第5話



『テステステステス、ただいま、マイクのテストちゅー』


 スピーカーからクリアな音声が響く。


『オーケーです。いよいよ始まります、【魔女の集会ティーパーティー】です! まずはパートナーを得た魔女の評価が下される魔女による魔女のための聖戦であります。司会は大人の色香でみんなを悩殺、百石桃がお送りしますよー」


「「「「桃ちゃん先生ー!」」」」

 会場から生徒の黄色い歓声が響く。


『桃ちゃん先生、言うんじゃねーよ!』

 マイク越しに吠える桃ちゃん先生。元魔女、【桜花の魔女】とは思えない落ち着きの無さであった。

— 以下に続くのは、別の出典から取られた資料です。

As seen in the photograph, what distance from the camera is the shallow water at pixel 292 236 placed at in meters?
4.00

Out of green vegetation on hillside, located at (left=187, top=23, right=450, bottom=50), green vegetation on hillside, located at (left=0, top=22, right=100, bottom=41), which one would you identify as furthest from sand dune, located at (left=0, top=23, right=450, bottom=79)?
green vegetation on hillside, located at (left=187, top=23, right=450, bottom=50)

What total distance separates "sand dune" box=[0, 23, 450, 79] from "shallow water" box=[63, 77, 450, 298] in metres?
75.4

『解説は、元迅雷の魔女、上雲かみくもエリスさんにお願いしています。エリスさんは、今回出場する氷柱の魔女リディアのパートナー、上雲学君のお母様になります。が、公正な解説をお願いしていますので,そこんトコよろしく!』

『優勝はウチのガクで間違いないでしょうけどね』

『公正な、って言ってんだろ、迅雷の! 【魔宝オーブ】がじゃないの! 魔女の頂点を決めるレースだから! あんたも出場したことあるから分かってるでしょ?』

『あの時は桜花のを抜いて、私がダントツ一位でした。ガク、親子で連覇がんばろー!』

『うるせーよ。傷口に塩を塗るなよ! それと頂点に立つのは魔女だって言ってるんだろ!』


「「「「桃ちゃん先生ー!」」」」

 それはそれでギャップ受けなのか。会場から生徒の黄色い歓声が再度響いた。


『気を取り直して。エントリーした7人の魔女。7人の魔宝オーブ。誰が、【魔女の集会ティーパーティー】の栄え有る、【魔女の紅茶】に唇をつけるのか。最高級、眠れる森産の世界樹の茶葉。契りを交わした【魔宝オーブ】が愛しの魔女へ淹れる。そこまでが儀式となっています!』


 桃ちゃん先生の煽りに、会場が歓声と拍手で膨れ上がる。


『まぁ、今年はココアかもしれないけどね』

 ボソリと呟く迅雷の魔女の言葉は、観衆達の興奮の前でかき消されてしまったのだった。




■■■




 箒にまたがって、ガクはリディの目を覆う。

 あの時と一緒で。


「おまじない」


 そうガクは言った。


「いらない情報は目に入れなくて良いよ。コースは、何度も調べた。トラップのリサーチも済んだ。視覚、聴覚も良好。だから、リディは魔法に集中して」


 コクンと、リディは頷く。


「それと、もう一つおまじない」


 クイッと顎を指ではさむ。

 温度が重なる。

 それだけ。

 ただ、それだけのこと。

 原始的で、科学的じゃなくて。魔術的な言語も、魔法陣も何も使わなかったけれど。

 それだけで。

 魔力は、無尽蔵に湧き上がって――二人の魔法が完成する。


「これは油断、できませんわ」


 隣の魔女が狼狽するが、ガクは知ったことじゃない。

 もう一つ、不意打ちでおまじないをする。

 ガクは、リディを背中から抱きしめる。

 雪がチラつく。

 空気は凍りつく。

 この舞台は、すでに【氷柱の魔女】が支配している。


「「行こう」」

 リディとガクの声が重なった。





■■■





…。

……。

………。


【3】

 :

【2】

 :

【1】



『『おまたせしました! 【魔女の集会ティーパーティー】開幕!!』』

 桃ちゃん先生と、ガク母の声が重なった。



 閃光が空を染め――るより早く、空気を凍らせた。チラつく雪の乱舞。加速する魔法。


 【氷柱の魔女】と【魔宝オーブ】は空を突き抜け、箒星になる。

 雪をチラつかせ。乱舞させて。空気を凍らせて。


 並行の世界は重なる。

 二人の世界は、並列で。

 本当なら、重なるはずもなかったのに。


 箒星が弧を描いて。

 結晶を振りまいて。




■■■






 ――また私は、この星に来る。だからガー君。次、来た時も、絶対、私のパートナーになって。他の魔女の【魔宝オーブ】になったらイヤだよ。絶対だから、ね。